Qualcomm Promises Its New CPUs Will Aim for Desktop Performance Leadership, But May Not Ship Until 2024

Qualcomm Promises Its New CPUs Will Aim for Desktop Performance Leadership, But May Not Ship Until 2024

Qualcomm opened up about its efforts to bring new PC silicon to market last week, but the news isn’t altogether good. Systems based on Qualcomm’s new SoCs may not arrive in-market as quickly as initially expected. The company still intends to bring best-in-class silicon to the party, however.

Qualcomm CEO Cristiano Amon opened up about the company’s plans for the CPU business in a recent interview with CNet’s Roger Cheng. “With the acquisition of Nuvia, we are aiming to have performance leadership on PC on the CPU period,” Amon said in the recent interview. This echoes some of Nuvia’s own marketing, which showed its own CPUs with a considerable performance/watt advantage over both Intel and AMD.

Qualcomm Promises Its New CPUs Will Aim for Desktop Performance Leadership, But May Not Ship Until 2024

When Qualcomm bought the CPU design company Nuvia, it declared that it would use Nuvia’s ARM-based microarchitecture to enter the PC market and compete against companies like Intel and AMD. While ARM-based Windows PCs have technically existed since the launch of the Surface RT back in 2012, these efforts have always focused on the ultra-portable and ultra-low-power market segments.
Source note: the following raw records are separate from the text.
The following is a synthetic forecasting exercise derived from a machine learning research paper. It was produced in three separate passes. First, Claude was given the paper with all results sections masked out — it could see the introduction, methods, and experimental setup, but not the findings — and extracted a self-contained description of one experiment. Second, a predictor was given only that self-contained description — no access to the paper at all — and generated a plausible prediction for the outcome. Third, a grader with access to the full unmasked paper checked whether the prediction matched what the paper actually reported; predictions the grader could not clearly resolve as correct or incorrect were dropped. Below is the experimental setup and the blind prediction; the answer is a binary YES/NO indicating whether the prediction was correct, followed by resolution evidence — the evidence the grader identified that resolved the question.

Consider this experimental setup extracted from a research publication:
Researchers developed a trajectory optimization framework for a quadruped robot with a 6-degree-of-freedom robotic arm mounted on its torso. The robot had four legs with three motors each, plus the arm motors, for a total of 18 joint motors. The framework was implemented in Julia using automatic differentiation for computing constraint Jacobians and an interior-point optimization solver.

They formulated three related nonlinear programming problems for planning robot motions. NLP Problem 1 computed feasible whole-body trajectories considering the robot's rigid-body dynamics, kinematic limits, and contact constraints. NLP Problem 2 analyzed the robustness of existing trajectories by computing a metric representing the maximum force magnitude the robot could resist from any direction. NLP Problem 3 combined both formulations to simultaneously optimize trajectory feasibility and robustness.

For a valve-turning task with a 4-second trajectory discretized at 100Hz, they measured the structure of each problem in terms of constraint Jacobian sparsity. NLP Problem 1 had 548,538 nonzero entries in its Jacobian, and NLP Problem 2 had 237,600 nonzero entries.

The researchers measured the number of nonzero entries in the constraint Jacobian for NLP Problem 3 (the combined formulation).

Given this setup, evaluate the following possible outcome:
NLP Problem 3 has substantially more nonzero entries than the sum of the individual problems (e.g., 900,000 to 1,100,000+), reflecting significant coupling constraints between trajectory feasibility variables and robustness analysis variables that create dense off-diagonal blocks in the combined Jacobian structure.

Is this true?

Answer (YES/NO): YES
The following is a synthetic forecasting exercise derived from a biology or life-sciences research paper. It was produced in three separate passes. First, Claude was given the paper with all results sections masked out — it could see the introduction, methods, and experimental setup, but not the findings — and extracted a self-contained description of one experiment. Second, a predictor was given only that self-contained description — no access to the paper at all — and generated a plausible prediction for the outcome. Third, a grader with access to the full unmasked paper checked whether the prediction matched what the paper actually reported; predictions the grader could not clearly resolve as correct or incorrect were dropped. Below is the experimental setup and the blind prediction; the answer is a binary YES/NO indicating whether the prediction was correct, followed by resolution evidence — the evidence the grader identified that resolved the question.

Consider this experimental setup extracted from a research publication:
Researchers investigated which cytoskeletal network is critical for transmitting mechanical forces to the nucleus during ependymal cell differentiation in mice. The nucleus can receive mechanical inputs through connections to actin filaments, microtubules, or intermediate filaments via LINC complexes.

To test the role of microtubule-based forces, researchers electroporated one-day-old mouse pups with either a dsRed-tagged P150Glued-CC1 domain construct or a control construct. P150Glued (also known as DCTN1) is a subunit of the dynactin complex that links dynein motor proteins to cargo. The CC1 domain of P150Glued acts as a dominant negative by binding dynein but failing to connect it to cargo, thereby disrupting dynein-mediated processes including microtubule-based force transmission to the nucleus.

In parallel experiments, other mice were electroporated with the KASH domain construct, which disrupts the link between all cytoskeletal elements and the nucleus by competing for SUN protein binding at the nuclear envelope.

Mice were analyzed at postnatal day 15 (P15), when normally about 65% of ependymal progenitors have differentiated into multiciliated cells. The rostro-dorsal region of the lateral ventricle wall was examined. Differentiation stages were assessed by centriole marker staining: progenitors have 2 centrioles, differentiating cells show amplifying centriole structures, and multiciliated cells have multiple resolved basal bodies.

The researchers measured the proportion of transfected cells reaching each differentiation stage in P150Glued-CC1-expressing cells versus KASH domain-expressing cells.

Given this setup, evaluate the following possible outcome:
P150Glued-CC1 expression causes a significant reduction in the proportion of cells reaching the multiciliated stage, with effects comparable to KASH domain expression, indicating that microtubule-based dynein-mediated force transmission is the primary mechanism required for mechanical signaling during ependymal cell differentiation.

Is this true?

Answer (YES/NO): NO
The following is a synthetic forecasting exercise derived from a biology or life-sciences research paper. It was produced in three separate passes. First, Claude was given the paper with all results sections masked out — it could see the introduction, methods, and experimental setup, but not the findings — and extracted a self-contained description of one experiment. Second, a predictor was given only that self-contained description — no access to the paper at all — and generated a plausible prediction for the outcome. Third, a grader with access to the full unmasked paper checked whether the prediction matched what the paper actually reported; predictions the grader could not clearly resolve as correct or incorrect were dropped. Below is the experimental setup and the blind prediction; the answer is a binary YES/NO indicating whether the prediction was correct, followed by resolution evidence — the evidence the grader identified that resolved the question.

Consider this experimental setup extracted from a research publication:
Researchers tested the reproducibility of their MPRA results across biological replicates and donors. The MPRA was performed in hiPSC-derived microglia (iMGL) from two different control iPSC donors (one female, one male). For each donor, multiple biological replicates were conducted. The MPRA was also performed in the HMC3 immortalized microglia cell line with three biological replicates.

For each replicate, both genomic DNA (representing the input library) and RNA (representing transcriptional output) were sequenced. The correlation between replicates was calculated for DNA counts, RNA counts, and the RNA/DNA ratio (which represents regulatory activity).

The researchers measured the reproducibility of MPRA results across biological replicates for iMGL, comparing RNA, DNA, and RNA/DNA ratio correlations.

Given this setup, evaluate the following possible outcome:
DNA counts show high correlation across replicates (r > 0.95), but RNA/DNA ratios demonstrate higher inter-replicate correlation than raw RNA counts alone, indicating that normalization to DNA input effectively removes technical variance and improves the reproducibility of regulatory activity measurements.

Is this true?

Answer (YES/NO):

Nuvia promised much stronger performance, and the success of Apple’s M1 in its various iterations demonstrates that ARM-based CPUs can compete with x86, even at the top of the consumer market.

But while Apple’s M1 and M2 are potent competitors for x86, the gap between Windows and macOS functions as a moat for Intel and AMD. There’s a similar, but far smaller moat between x86 devices on Windows and their ARM counterparts, because driver and software support still overwhelmingly favor x86. While Qualcomm has made some updates to its PC platform, including the Snapdragon 8cx Gen 3, it isn’t powerful enough to lead the market. Windows on ARM devices aren’t yet a big enough deal for vendors to focus much attention on them. Portable gaming devices like the Steam Deck will never do Switch-like numbers, but they help AMD demonstrate that x86 can compete in handheld gaming.

A new ARM CPU with high-end x86-competitive performance on a homegrown architecture would be a dream come true for Qualcomm. Unfortunately, it may take a little while longer for these systems to hit the

market. Qualcomm’s original goal was to sample systems in August 2022, with shipments following in the back half of 2023. During the interview, Amon referred to sampling chips to customers for design “next year.” He also implied volume shipments might slip into 2024. “Late next year / beginning of 2024 you are going to see Windows PCs powered by Snapdragon with a Nuvia designed CPU,” Amon said.

These two statements imply that Qualcomm may be at least a few months behind schedule.

Qualcomm is one of a handful of companies that could plausibly challenge the AMD/Intel CPU design duopoly. Some of the people who founded Nuvia worked on Apple’s CPUs (there’s still some ongoing litigation on this issue) and the company was always confident it could challenge much bigger players thanks to an intrinsically superior architecture. Pulling the launch back a few months is ultimately less important than demonstrating whether ARM CPUs can shake up the Windows side of the PC industry the way Apple is busy shaking up the Mac side of things.

It would be a mistake to assume that Intel and AMD won’t be ready to meet this kind of challenge. By 2024, Zen 5 and Arrow Lake should be moving into market. Intel will have shifted to EUV manufacturing by then and picked up the benefits from what we used to call a full node die shrink (from 10nm to 7nm). Winning isn’t guaranteed by any means, but that’s what makes this kind of competition interesting.

I’m looking forward to Qualcomm entering the market, if only because it will help equalize the playing field between CPUs when evaluating performance — but the battery life and dead silent computers that a lot of M1 owners talk about wouldn’t hurt, either.